● STUDY MATERIAL
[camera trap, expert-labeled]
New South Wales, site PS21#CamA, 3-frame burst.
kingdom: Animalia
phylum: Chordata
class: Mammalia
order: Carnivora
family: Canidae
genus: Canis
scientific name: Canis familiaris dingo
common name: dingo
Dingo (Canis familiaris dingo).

● EXERCISE DIRECTIONS
A faithful copy of all the records is required.

● EXERCISE ANSWER
[camera trap, expert-labeled]
New South Wales, site PS21#CamA, 3-frame burst.
kingdom: Animalia
phylum: Chordata
class: Mammalia
order: Carnivora
family: Canidae
genus: Canis
scientific name: Canis familiaris dingo
common name: dingo
Dingo (Canis familiaris dingo).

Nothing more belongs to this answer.